Родственники же, живущие с ней в одной квартире, уверены: никакая она не ветеранка. Они подали заявление в Генпрокуратуру с просьбой провести проверку. Генпрокуратура внесла протест, и решение ЗАГСа за 2007 год об изменении года рождения Анны Александровны отменили в 2014 году.
– По гражданскому делу об изменении даты рождения родственники Анны Александровны заняли очень активную позицию, привозили из Логойского района жителей, которые выступали в суде, как свидетели, и объясняли, что Анна Ковзанович родилась не в 1933, а в 1934 году. По нашему ходатайству суд направил запрос в Национальный архив и в Комитет государственной безопасности для получения сведений о ее точном возрасте – однако никаких документальных данных в указанных организациях, которые бы свидетельствовали о ее возрасте, не оказалось, – объясняет адвокат Анны Ковзанович. – К сожалению, получилось так, что к 2014 году была утрачена доказательная база – все свидетели, которые когда-то дали письменные пояснения о ее возрасте, в 2014 году уже умерли. А те люди, которых привезли ее родственники, свидетельствовали о том, что Анна Александровна все-таки родилась в 1934 году. К тому же, когда рассматривалось гражданское дело в 2007 году, лица, давшие письменные пояснения, не были допрошены в судебном заседании, что, конечно, не совсем правильно (был нарушен принцип непосредственности). Кроме этого, при принятии решения в 2007 году суд также нарушил и иные нормы гражданского процессуального кодекса, что и повлекло отмену его решения и направлению дела на новое судебное разбирательство. Поскольку в 2014 года мы не смогли предоставить доказательств рождения Анны Александровны в 1933 году, то от жалобы на действия ЗАГСа об изменении даты рождения отказались. Дело прекратили 3 декабря 2014 года. Сейчас ее год рождения – 1934.

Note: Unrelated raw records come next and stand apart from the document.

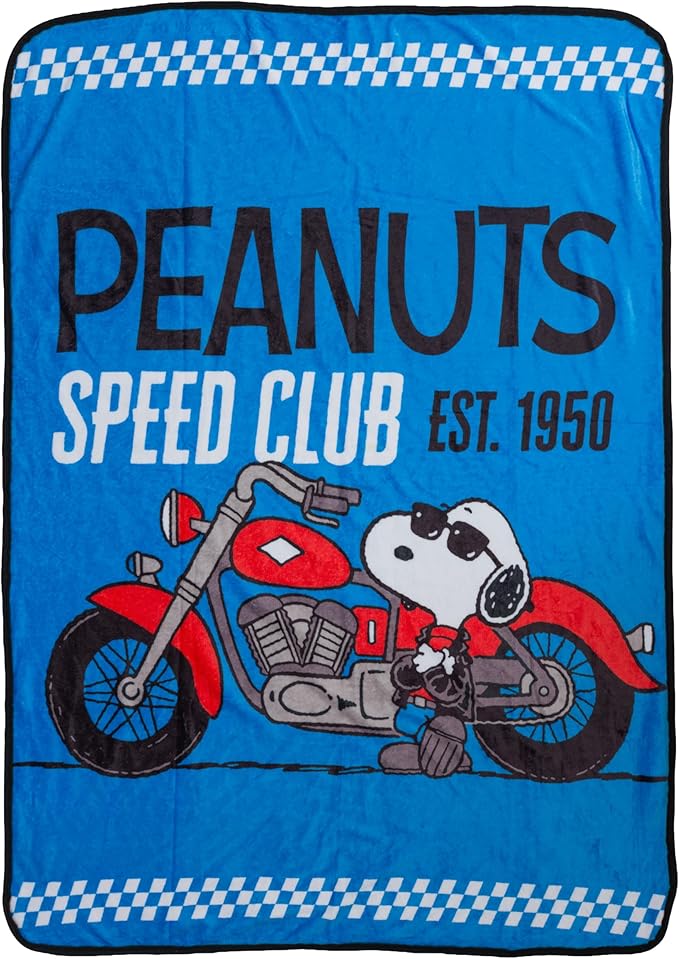 Silver Buffalo Peanuts Snoopy Speed Club Est, Fleece Throw Blanket, 45x60in | 1950, Soft and Cozy, 185 GSM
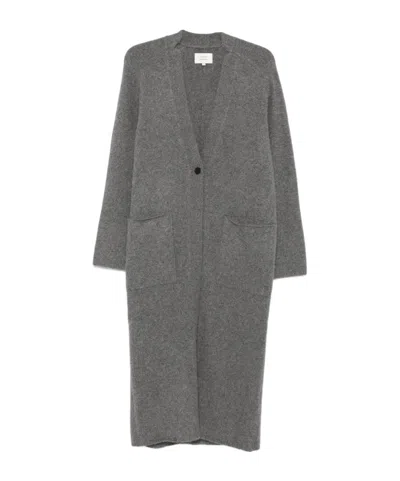 Loulou Studio Yak Buttoned Patch-pocket Cardigan In Gray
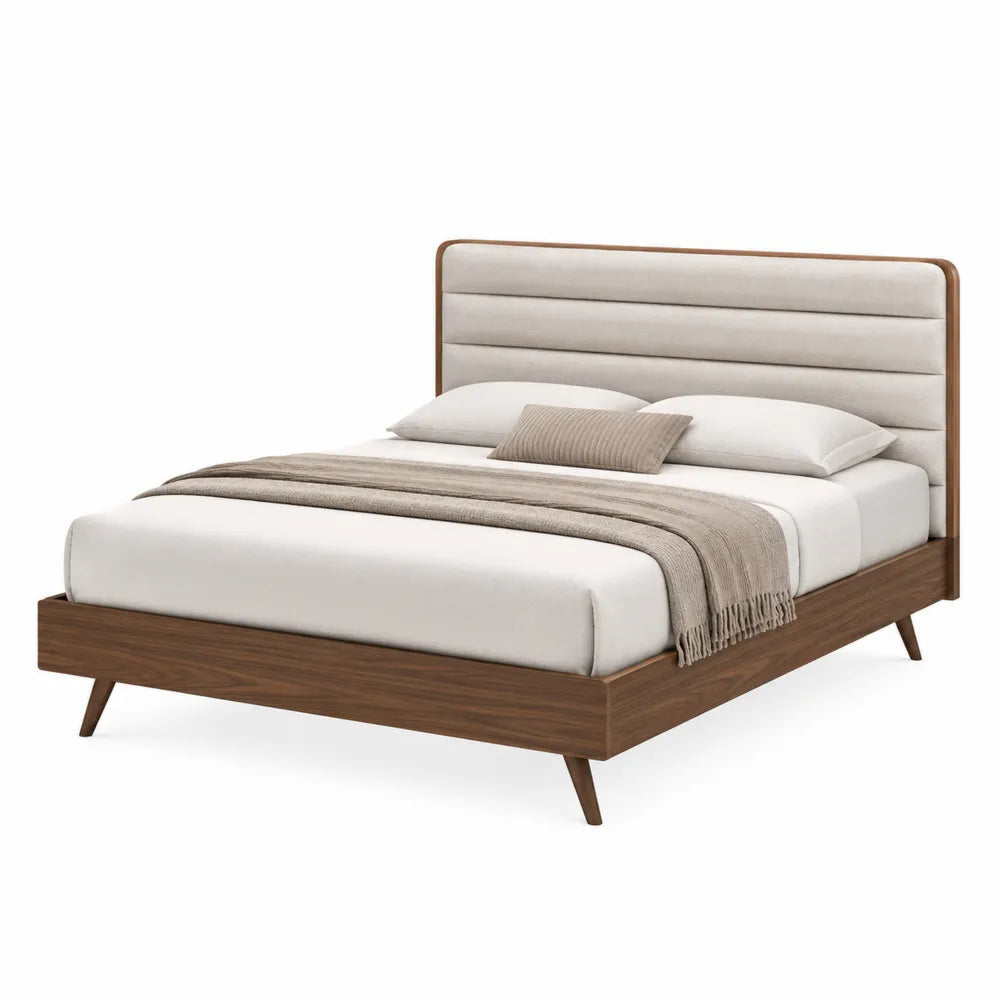 Letto matrimoniale rettangolare 160x200 cm in pannello truciolare e tessuto poliestere beige e marrone noce con testiera imbottita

Выходит, по закону сейчас Анна Александровна права на ветеранский статус не имеет, а значит, права приватизации своей комнаты на льготных условиях у нее тоже нет. Хотя, в ответ на неверие родственников Анна Ковзанович делится достаточно подробными воспоминаниями о том, как ребенком в войну помогала партизанам, и объясняет, как так вышло, что год рождения ей в сложные послевоенные годы записали неправильно.